Just because these factors apply even without adversarial pressure, does not mean they stop being relevant in the presence of adversarial pressure. I'm not assuming away deception here, I'm saying that these factors are still potentially-limiting problems when one is dealing with potentially-deceptive advisors, and therefore experiments should leave room for them.
Chess is a game where, in every board state, almost all legal moves are terrible and you have to pick one of the few that aren't.
So is reality.
Agree with Bezzi. Confusion about chess notation and game rules wasn't intended to happen, and I don't think it applies very well to the real-world example. Yes, the human in the real world will be confused about which actions would achieve their goals, but I don't think they're very confused about what their goals are: create an aligned ASI, with a clear success/failure condition of are we alive.
You're correct that the short time control was part of the experimental design for this game. I was remarking on how this game is probably not as accurate of a model of the real-world scenario as a game with longer time controls, but "confounder" was probably not the most accurate term.
Is there a reason you’re using 3 hour time control?
I’m guessing you’ve thought about this more than I have, but at first glance, it feels to me like this could be done pretty well with EG 60-min or even 20-min time control.
I’d guess that having 4-6 games that last 20-30 mins gives is better than having 1 game that lasts 2 hours.
(Maybe I’m underestimating how much time it takes for the players to give/receive advice. And ofc there are questions about the actual situations with AGI that we’re concerned about— EG to what extent do we expect time pressure to be a relevant factor when humans are trying to evaluate arguments from AIs?)
It takes a lot of time for advisors to give advice, the player has to evaluate all the suggestions, and there's often some back-and-forth discussion. It takes much too long to make moves in under a minute.
I'd expect the amount of time this all takes to be a function of the time-control.
Like, if I have 90 mins, I can allocate more time to all of this. I can consult each of my advisors at every move. I can ask them follow-up questions.

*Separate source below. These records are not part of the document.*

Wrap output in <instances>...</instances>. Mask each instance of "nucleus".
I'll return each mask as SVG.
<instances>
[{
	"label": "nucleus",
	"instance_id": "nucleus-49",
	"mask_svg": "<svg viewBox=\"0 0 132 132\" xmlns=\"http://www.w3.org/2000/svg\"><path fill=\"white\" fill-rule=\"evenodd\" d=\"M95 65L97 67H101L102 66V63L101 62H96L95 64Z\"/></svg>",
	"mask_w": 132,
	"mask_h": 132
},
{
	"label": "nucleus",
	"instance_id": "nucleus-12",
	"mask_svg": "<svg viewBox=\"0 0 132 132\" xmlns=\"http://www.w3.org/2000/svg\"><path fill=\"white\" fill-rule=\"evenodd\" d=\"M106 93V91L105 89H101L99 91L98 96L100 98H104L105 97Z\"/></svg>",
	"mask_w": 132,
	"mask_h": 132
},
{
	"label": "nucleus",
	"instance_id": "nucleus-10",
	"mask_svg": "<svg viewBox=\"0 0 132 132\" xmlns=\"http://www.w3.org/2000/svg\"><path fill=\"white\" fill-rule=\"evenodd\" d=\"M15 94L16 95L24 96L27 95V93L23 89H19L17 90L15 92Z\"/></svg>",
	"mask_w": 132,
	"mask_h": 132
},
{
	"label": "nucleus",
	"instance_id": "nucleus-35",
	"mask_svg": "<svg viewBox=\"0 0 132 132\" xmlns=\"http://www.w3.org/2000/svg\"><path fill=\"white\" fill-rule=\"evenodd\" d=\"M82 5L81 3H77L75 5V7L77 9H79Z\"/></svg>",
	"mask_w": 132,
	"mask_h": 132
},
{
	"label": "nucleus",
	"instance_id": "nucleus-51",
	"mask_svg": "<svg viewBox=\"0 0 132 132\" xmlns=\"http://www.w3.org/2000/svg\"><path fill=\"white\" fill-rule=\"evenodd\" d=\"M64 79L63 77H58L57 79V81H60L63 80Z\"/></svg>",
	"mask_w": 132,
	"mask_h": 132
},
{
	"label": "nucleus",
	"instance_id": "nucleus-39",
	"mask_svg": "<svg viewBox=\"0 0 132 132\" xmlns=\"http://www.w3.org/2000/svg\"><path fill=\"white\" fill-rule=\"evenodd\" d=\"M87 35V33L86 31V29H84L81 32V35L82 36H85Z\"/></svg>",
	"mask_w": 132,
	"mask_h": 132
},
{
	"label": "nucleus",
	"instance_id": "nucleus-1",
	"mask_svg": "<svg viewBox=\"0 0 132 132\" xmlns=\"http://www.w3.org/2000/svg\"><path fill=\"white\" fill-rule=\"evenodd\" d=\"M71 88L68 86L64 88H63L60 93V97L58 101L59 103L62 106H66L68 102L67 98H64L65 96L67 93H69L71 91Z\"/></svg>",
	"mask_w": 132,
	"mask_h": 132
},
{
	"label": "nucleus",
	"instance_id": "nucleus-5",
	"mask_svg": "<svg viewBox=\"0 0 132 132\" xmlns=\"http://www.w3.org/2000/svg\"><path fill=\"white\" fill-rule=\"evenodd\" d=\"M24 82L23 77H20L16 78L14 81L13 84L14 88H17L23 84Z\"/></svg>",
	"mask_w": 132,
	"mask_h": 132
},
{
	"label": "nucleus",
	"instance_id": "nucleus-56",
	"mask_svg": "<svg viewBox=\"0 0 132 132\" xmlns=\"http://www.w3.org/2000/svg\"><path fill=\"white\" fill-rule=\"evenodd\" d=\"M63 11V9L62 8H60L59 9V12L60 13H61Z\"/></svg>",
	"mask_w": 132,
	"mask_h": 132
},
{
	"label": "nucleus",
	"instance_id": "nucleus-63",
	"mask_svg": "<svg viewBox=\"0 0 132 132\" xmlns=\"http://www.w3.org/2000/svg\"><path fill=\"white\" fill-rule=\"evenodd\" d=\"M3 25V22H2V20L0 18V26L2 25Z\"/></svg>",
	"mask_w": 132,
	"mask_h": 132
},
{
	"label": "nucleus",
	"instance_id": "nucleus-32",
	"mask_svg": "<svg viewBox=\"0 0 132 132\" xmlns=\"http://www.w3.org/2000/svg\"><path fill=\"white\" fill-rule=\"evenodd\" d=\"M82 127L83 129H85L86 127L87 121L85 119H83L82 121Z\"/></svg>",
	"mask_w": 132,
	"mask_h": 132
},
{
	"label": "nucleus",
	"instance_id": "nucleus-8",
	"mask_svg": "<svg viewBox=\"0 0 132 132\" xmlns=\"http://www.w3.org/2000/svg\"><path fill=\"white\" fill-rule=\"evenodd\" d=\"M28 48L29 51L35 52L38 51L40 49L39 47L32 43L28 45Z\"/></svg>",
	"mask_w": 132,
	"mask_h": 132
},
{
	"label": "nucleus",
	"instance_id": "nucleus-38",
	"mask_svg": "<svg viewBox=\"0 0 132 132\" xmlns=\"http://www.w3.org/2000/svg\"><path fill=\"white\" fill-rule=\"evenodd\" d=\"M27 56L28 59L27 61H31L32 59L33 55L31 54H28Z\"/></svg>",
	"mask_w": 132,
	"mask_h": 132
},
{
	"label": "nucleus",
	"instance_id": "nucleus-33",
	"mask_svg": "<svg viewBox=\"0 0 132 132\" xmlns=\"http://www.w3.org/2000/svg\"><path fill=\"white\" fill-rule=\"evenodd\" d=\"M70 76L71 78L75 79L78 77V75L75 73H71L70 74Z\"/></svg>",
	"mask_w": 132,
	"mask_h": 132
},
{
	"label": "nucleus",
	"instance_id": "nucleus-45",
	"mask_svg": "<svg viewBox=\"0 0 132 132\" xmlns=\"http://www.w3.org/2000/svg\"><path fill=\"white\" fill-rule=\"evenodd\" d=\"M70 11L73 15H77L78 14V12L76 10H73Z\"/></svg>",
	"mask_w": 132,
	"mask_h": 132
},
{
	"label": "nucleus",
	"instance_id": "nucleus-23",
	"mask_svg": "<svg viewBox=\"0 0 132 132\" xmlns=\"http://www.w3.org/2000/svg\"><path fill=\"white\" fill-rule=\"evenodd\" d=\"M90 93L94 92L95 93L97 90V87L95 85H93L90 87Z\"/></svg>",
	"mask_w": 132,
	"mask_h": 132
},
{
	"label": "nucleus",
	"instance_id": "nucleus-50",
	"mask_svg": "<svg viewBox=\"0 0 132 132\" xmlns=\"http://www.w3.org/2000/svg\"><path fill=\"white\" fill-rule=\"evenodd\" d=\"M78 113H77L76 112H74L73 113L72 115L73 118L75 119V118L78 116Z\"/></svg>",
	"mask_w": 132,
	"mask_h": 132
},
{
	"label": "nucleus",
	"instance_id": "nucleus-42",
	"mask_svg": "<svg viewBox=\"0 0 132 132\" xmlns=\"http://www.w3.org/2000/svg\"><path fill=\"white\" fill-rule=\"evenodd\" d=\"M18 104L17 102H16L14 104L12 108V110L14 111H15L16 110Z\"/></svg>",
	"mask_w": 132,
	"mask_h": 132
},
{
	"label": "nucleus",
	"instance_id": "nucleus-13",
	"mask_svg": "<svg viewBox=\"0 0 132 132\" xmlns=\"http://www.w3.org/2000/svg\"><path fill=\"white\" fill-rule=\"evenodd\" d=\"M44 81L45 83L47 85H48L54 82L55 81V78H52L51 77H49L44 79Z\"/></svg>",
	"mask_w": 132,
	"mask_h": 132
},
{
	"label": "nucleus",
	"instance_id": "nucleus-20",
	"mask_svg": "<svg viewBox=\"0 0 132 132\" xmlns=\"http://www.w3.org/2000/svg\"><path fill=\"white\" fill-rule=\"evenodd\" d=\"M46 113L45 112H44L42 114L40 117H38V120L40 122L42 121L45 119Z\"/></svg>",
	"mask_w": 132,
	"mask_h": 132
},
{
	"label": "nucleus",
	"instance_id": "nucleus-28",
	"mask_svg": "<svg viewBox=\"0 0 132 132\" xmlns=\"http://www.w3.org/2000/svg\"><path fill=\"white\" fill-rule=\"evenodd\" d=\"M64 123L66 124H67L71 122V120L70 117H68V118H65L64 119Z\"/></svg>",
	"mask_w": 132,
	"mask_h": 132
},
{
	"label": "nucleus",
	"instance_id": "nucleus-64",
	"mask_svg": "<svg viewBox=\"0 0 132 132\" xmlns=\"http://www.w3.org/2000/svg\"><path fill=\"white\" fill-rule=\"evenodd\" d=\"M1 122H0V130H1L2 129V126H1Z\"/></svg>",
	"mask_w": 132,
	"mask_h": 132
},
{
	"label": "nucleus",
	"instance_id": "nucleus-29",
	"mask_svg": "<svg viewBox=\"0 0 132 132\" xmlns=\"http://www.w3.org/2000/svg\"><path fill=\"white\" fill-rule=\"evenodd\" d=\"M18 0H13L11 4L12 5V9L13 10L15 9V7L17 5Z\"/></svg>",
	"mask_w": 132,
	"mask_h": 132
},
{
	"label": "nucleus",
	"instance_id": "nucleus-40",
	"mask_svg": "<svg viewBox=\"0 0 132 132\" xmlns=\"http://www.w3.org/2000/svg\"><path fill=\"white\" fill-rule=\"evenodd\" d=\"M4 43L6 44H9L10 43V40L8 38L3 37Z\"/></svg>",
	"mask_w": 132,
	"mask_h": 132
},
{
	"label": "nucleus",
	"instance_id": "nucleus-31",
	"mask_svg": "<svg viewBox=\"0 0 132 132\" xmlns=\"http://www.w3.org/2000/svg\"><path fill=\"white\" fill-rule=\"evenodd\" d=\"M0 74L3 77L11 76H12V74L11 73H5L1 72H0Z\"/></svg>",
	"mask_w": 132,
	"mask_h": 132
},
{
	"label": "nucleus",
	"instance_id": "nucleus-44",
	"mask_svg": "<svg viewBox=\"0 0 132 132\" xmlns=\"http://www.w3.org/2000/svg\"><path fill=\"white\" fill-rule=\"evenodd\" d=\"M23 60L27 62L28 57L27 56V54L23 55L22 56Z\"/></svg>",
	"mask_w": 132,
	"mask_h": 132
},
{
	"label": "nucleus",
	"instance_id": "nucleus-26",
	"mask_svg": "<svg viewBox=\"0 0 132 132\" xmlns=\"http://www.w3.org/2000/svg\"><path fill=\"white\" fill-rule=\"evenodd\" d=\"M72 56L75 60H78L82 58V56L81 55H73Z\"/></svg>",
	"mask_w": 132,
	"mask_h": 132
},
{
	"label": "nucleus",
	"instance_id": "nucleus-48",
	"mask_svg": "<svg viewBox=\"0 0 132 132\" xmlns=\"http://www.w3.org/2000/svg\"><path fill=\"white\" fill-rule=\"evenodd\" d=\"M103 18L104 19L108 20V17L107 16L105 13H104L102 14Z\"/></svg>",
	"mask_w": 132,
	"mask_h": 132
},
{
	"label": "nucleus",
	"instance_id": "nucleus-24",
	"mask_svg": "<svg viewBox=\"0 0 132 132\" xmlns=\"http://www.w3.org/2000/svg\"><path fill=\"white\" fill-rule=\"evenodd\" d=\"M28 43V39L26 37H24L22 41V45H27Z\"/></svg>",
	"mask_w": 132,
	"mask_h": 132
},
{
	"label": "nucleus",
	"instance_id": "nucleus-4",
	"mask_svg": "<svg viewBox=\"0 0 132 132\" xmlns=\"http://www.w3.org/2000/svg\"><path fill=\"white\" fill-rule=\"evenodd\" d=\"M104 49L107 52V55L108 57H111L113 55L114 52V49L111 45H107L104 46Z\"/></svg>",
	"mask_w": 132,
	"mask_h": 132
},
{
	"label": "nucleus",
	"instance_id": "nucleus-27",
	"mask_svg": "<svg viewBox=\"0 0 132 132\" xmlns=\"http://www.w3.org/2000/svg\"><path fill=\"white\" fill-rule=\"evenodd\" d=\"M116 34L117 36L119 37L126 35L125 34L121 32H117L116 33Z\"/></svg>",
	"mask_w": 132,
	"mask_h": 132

If I only have 20 mins, I need to be more selective. Maybe I only listen to my advisors during critical moves, and I evaluate their arguments more quickly. Also, this inevitably affects the kinds of arguments that the advisors give.
Both of these scenarios seem pretty interesting and AI-relevant. My all-things-considered guess would be that the 20 mins version yields high enough quality data (particularly for the parts of the game that are most critical/interesting & where the debate is most lively) that it's worth it to try with shorter time controls.
(Epistemic status: Thought about this for 5 mins; just vibing; very plausibly underestimating how time pressure could make the debates meaningless).
This is my belief, and why I do not think AI debate is a good safety technique. Once the ability difference is too great, the 'human' can only follow general principles, which is insufficient for a real-life complicated situation. Both sides can easily make appeals to general rules, but it is the nuances of the position that determine the correct path, which the human cannot distinguish.
"6. f6" should be "6. h3".